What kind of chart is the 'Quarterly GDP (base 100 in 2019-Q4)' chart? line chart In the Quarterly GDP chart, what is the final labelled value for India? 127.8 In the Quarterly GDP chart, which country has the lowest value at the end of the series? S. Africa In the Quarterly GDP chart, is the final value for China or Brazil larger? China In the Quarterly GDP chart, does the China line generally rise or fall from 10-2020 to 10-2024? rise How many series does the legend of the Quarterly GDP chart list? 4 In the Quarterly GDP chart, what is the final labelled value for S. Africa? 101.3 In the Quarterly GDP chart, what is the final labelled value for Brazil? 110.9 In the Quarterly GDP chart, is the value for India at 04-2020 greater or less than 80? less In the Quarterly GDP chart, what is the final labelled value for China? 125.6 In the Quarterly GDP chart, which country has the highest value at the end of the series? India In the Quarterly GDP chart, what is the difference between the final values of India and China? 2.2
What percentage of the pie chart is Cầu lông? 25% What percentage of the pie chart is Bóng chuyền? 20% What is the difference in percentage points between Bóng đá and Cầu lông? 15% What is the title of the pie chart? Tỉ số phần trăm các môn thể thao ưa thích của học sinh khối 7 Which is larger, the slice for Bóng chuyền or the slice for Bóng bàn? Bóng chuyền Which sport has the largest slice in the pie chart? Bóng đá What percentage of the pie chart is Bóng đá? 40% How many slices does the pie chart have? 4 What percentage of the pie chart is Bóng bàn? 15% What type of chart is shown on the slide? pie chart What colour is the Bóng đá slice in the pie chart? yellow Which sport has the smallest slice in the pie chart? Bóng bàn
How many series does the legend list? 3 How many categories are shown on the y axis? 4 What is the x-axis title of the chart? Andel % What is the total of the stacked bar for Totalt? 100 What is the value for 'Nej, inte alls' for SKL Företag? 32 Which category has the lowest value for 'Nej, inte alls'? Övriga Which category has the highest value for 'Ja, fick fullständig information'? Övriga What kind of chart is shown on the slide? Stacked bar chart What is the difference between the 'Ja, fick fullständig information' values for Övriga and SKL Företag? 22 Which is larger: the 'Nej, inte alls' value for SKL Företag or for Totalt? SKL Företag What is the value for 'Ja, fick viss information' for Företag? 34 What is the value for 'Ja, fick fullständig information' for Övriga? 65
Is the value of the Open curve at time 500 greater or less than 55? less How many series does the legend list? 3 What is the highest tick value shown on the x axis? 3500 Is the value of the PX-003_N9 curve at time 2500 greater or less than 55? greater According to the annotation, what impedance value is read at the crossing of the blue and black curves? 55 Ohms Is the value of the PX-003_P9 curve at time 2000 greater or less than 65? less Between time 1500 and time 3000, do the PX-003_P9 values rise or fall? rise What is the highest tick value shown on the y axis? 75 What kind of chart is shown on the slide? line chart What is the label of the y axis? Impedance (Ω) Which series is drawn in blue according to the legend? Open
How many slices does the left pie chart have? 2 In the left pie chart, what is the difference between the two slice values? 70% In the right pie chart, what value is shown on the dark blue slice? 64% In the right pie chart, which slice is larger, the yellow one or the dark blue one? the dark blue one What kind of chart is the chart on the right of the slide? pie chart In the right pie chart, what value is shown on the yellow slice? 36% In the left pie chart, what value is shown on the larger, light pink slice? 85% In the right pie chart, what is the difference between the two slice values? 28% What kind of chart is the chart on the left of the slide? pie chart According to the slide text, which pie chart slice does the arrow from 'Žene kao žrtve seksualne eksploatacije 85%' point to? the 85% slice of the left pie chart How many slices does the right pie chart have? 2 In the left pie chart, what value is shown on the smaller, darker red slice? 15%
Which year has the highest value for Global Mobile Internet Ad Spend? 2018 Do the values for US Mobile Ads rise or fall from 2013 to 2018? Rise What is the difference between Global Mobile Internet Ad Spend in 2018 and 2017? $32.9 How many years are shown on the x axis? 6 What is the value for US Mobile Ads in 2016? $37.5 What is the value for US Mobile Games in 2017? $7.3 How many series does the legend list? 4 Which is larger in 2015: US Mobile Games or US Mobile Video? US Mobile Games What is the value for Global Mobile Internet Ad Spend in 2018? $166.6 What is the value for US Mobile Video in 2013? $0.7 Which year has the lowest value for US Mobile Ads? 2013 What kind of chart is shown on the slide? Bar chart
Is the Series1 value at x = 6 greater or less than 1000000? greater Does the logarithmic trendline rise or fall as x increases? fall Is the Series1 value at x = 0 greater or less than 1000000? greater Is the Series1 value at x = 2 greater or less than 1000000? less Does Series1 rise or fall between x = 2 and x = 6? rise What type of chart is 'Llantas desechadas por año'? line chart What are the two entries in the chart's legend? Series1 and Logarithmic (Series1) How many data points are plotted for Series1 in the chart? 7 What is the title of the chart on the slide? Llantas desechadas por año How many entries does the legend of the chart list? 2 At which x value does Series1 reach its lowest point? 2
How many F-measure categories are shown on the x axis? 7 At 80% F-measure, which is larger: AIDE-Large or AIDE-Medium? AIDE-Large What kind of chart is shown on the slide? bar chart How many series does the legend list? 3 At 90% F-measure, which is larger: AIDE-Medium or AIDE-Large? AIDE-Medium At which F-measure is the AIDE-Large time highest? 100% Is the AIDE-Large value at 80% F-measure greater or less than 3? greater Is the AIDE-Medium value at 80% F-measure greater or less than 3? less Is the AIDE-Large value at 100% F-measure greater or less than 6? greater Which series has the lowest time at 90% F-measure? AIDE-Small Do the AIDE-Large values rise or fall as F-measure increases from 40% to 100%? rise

-=-=-=-=-

• _WORK ITEM_
Change "legend" to "key" throughout the listing, and give every line again with nothing else altered.

• _TASK OUTPUT_
What kind of chart is the 'Quarterly GDP (base 100 in 2019-Q4)' chart? line chart In the Quarterly GDP chart, what is the final labelled value for India? 127.8 In the Quarterly GDP chart, which country has the lowest value at the end of the series? S. Africa In the Quarterly GDP chart, is the final value for China or Brazil larger? China In the Quarterly GDP chart, does the China line generally rise or fall from 10-2020 to 10-2024? rise How many series does the key of the Quarterly GDP chart list? 4 In the Quarterly GDP chart, what is the final labelled value for S. Africa? 101.3 In the Quarterly GDP chart, what is the final labelled value for Brazil? 110.9 In the Quarterly GDP chart, is the value for India at 04-2020 greater or less than 80? less In the Quarterly GDP chart, what is the final labelled value for China? 125.6 In the Quarterly GDP chart, which country has the highest value at the end of the series? India In the Quarterly GDP chart, what is the difference between the final values of India and China? 2.2
What percentage of the pie chart is Cầu lông? 25% What percentage of the pie chart is Bóng chuyền? 20% What is the difference in percentage points between Bóng đá and Cầu lông? 15% What is the title of the pie chart? Tỉ số phần trăm các môn thể thao ưa thích của học sinh khối 7 Which is larger, the slice for Bóng chuyền or the slice for Bóng bàn? Bóng chuyền Which sport has the largest slice in the pie chart? Bóng đá What percentage of the pie chart is Bóng đá? 40% How many slices does the pie chart have? 4 What percentage of the pie chart is Bóng bàn? 15% What type of chart is shown on the slide? pie chart What colour is the Bóng đá slice in the pie chart? yellow Which sport has the smallest slice in the pie chart? Bóng bàn
How many series does the key list? 3 How many categories are shown on the y axis? 4 What is the x-axis title of the chart? Andel % What is the total of the stacked bar for Totalt? 100 What is the value for 'Nej, inte alls' for SKL Företag? 32 Which category has the lowest value for 'Nej, inte alls'? Övriga Which category has the highest value for 'Ja, fick fullständig information'? Övriga What kind of chart is shown on the slide? Stacked bar chart What is the difference between the 'Ja, fick fullständig information' values for Övriga and SKL Företag? 22 Which is larger: the 'Nej, inte alls' value for SKL Företag or for Totalt? SKL Företag What is the value for 'Ja, fick viss information' for Företag? 34 What is the value for 'Ja, fick fullständig information' for Övriga? 65
Is the value of the Open curve at time 500 greater or less than 55? less How many series does the key list? 3 What is the highest tick value shown on the x axis? 3500 Is the value of the PX-003_N9 curve at time 2500 greater or less than 55? greater According to the annotation, what impedance value is read at the crossing of the blue and black curves? 55 Ohms Is the value of the PX-003_P9 curve at time 2000 greater or less than 65? less Between time 1500 and time 3000, do the PX-003_P9 values rise or fall? rise What is the highest tick value shown on the y axis? 75 What kind of chart is shown on the slide? line chart What is the label of the y axis? Impedance (Ω) Which series is drawn in blue according to the key? Open
How many slices does the left pie chart have? 2 In the left pie chart, what is the difference between the two slice values? 70% In the right pie chart, what value is shown on the dark blue slice? 64% In the right pie chart, which slice is larger, the yellow one or the dark blue one? the dark blue one What kind of chart is the chart on the right of the slide? pie chart In the right pie chart, what value is shown on the yellow slice? 36% In the left pie chart, what value is shown on the larger, light pink slice? 85% In the right pie chart, what is the difference between the two slice values? 28% What kind of chart is the chart on the left of the slide? pie chart According to the slide text, which pie chart slice does the arrow from 'Žene kao žrtve seksualne eksploatacije 85%' point to? the 85% slice of the left pie chart How many slices does the right pie chart have? 2 In the left pie chart, what value is shown on the smaller, darker red slice? 15%
Which year has the highest value for Global Mobile Internet Ad Spend? 2018 Do the values for US Mobile Ads rise or fall from 2013 to 2018? Rise What is the difference between Global Mobile Internet Ad Spend in 2018 and 2017? $32.9 How many years are shown on the x axis? 6 What is the value for US Mobile Ads in 2016? $37.5 What is the value for US Mobile Games in 2017? $7.3 How many series does the key list? 4 Which is larger in 2015: US Mobile Games or US Mobile Video? US Mobile Games What is the value for Global Mobile Internet Ad Spend in 2018? $166.6 What is the value for US Mobile Video in 2013? $0.7 Which year has the lowest value for US Mobile Ads? 2013 What kind of chart is shown on the slide? Bar chart
Is the Series1 value at x = 6 greater or less than 1000000? greater Does the logarithmic trendline rise or fall as x increases? fall Is the Series1 value at x = 0 greater or less than 1000000? greater Is the Series1 value at x = 2 greater or less than 1000000? less Does Series1 rise or fall between x = 2 and x = 6? rise What type of chart is 'Llantas desechadas por año'? line chart What are the two entries in the chart's key? Series1 and Logarithmic (Series1) How many data points are plotted for Series1 in the chart? 7 What is the title of the chart on the slide? Llantas desechadas por año How many entries does the key of the chart list? 2 At which x value does Series1 reach its lowest point? 2
How many F-measure categories are shown on the x axis? 7 At 80% F-measure, which is larger: AIDE-Large or AIDE-Medium? AIDE-Large What kind of chart is shown on the slide? bar chart How many series does the key list? 3 At 90% F-measure, which is larger: AIDE-Medium or AIDE-Large? AIDE-Medium At which F-measure is the AIDE-Large time highest? 100% Is the AIDE-Large value at 80% F-measure greater or less than 3? greater Is the AIDE-Medium value at 80% F-measure greater or less than 3? less Is the AIDE-Large value at 100% F-measure greater or less than 6? greater Which series has the lowest time at 90% F-measure? AIDE-Small Do the AIDE-Large values rise or fall as F-measure increases from 40% to 100%? rise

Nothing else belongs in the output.